- **DIRECTIONS FOR THIS TASK**:
Using the Lego column, answer each question:
1. On average, how many sets does Lego sell every minute?
2. In what year did the company start making minifigures?
3. In what town and year did Ole Kirk Christiansen start the company?

(SOURCE EXTRACT)

Duh! is a weekly column that gives circuitous answers to obvious questions. If you dig it, you can find 100 more of these essays in the Geeks Who Drink book, Duh!.


Some freaky math: From 2020 to 2022, the Lego Corporation made about $24 billion in revenue. Which suggests that they sold 240 billion little bricks. Meanwhile, there are only about 1.3 billion kids between ages 5 and 14 on the whole planet. So in three years, the Danish company pumped out enough plastic to provide every single kid on Earth with an Eve and WALL-E Brickheadz set,1 and still have 39,000,000,000 pieces left over.

Every Lego stat is equally stupefying:

  • Every minute, on average, they sell 420 sets. And if Broadway has taught us anything, it’s that there are a lot of minutes in a year. (It works out to about 220 million sets.)
  • A single Lego can hold nearly a half a ton of weight without breaking – so, 375,000 times its own weight. Ants are sad little weaklings by comparison.
  • According to an oft-cited, undated stat – i.e. it’s probably low – there are more than 4 billion minifigures in existence. That means Lego Nation is more populous than the top seven human countries combined… and they didn’t even start making the little people until 1978, nearly 30 years after the bricks.

It’s an awfully big jump up for the company that carpenter Ole Kirk Christiansen started in tiny Billund, Denmark, in 1932. Hell, he only started making toys in the first place because the knock-on effects of the Great Depression left his fellow Jutlanders too poor to avail themselves of his house- and furniture-building skills. He was 55 years old when he bought his first plastic injection-molding machine, and… well, 75 years later, they injection-mold enough plastic annually to stretch around the world a couple dozen times.

(End SOURCE EXTRACT)
(AVAILABLE DATA)

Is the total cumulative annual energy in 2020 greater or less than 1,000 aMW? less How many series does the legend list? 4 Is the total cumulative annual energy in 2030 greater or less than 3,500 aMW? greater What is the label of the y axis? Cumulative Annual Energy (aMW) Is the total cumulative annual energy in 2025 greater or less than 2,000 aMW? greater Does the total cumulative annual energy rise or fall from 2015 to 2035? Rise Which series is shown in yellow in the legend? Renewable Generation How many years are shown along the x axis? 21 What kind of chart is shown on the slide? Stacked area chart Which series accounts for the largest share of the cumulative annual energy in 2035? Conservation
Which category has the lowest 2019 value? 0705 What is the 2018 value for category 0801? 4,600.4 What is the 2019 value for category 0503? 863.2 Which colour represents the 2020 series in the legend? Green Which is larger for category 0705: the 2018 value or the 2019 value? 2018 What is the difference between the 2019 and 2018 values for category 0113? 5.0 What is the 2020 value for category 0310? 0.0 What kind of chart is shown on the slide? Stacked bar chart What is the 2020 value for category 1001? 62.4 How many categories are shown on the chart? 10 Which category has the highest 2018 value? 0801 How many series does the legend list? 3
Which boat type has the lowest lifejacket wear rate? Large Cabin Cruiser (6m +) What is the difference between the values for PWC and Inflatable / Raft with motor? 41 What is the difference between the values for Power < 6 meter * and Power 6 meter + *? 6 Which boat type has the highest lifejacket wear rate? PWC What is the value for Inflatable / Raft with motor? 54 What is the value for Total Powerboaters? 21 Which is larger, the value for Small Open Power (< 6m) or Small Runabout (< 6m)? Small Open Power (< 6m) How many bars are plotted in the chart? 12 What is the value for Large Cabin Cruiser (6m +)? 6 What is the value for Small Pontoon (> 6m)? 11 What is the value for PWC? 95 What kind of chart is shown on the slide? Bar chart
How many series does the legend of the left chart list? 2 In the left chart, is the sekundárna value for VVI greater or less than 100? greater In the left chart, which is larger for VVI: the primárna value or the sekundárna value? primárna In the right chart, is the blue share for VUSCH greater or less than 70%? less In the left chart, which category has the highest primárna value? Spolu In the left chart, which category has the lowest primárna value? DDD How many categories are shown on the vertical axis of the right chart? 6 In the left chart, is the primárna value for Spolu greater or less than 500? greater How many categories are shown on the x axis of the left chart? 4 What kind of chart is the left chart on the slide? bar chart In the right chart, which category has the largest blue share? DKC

(End AVAILABLE DATA)

- **SOLUTION BELOW**:
1. 420 sets
2. 1978
3. Billund, Denmark, in 1932